Dans une de ces paniques, la philosophie de M. Falconner, le voyageur anglais, est mise à une rude épreuve. Son cheval, bien que d’une égalité d’humeur remarquable, ne peut résister à la contagion de la peur, et, pour comble de disgrace, au moment où l’alarme gagne le camp, il n’a pu être déchargé que de la plus petite partie de son bagage scientifique et culinaire. M. Falconner assiste d’un œil effaré au naufrage de sa cargaison. Les octans et les baromètres jonchent le sol, la théière et la casserole battent bruyamment les flancs du cheval, et ne font que redoubler sa terreur. Enfin, tout ce tumulte s’apaise, les bêtes de somme sont maîtrisées après mille efforts, et M. Falconner n’a plus qu’à recharger ce qui lui reste de son bagage, tout en constatant douloureusement que son thermomètre marque cent degrés au-dessus de zéro, et que son baromètre s’est livré aux plus étranges écarts.

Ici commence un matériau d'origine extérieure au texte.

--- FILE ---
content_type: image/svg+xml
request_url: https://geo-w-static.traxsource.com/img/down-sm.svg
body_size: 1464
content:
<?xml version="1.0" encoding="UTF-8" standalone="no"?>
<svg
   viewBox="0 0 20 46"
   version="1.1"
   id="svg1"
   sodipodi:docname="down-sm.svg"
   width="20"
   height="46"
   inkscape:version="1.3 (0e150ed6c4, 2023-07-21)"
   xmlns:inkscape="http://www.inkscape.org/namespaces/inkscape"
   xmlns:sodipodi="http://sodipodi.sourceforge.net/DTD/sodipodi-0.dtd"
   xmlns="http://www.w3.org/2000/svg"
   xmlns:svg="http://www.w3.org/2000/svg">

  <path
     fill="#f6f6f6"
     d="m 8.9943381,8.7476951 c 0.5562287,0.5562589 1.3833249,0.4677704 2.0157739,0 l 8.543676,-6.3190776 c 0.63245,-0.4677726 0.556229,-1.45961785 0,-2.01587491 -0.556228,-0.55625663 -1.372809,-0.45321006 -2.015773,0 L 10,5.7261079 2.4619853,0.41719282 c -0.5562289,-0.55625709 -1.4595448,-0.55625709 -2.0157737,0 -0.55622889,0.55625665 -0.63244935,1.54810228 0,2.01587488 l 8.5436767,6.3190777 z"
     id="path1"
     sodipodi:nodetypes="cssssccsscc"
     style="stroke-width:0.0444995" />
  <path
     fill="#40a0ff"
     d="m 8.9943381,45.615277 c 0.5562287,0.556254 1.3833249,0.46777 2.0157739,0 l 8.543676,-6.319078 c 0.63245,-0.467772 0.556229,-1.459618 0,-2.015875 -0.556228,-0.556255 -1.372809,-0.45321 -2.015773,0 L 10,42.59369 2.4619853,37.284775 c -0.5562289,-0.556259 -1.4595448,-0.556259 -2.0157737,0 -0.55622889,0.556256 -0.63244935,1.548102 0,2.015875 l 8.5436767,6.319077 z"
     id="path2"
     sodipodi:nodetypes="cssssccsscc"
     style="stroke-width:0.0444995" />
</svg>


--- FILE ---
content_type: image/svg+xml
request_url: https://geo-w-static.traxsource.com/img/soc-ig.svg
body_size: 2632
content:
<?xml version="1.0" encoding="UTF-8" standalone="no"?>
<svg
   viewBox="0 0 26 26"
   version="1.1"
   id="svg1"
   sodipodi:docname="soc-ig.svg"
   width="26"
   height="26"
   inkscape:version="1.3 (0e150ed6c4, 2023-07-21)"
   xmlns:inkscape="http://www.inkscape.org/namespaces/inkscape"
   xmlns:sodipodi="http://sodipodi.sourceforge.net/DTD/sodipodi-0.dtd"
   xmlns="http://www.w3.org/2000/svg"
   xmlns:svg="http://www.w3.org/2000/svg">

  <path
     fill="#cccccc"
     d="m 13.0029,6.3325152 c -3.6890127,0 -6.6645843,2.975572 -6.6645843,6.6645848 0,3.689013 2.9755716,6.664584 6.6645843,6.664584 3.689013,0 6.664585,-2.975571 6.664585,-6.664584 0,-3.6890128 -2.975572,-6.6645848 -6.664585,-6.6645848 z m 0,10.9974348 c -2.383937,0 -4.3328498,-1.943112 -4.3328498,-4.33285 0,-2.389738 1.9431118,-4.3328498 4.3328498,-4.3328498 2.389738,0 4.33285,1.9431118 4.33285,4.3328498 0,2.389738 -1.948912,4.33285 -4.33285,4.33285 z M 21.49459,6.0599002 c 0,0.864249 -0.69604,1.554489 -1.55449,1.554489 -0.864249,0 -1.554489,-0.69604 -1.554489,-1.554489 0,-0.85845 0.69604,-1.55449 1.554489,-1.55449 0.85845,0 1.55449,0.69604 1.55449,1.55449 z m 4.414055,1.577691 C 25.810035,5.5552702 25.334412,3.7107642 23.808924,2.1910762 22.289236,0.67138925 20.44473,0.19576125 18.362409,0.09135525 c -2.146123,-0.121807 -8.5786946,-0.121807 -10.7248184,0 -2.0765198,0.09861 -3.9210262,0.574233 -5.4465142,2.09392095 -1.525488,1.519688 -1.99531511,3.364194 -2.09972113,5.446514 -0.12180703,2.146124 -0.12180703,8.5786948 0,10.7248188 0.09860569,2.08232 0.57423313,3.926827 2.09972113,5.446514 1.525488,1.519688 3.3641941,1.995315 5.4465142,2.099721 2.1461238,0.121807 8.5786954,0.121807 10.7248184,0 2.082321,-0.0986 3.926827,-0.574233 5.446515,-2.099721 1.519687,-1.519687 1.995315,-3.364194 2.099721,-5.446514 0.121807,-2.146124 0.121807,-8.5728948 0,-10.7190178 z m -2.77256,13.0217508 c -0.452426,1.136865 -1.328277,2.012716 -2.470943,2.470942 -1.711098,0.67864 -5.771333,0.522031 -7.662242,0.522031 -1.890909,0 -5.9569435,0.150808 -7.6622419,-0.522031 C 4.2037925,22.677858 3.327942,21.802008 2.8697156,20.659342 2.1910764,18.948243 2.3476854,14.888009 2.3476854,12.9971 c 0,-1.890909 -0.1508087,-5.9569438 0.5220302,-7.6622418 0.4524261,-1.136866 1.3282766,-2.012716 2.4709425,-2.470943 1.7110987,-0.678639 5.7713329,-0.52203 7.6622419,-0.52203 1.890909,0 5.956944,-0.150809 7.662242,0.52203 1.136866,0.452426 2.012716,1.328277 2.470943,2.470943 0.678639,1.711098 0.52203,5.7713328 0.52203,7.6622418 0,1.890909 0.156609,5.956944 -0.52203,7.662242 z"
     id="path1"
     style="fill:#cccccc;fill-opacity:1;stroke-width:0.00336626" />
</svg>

Ces estampidas avaient été, je l’ai dit, les seuls incidens qui eussent assombri les premières marches de la caravane. À l’exception d’un jour et d’une nuit où l’eau manqua, et où les voyageurs purent pressentir les angoisses de la soif, tout s’était borné aux fatigues inséparables d’une

  1. Mot espagnol qui veut dire course folle.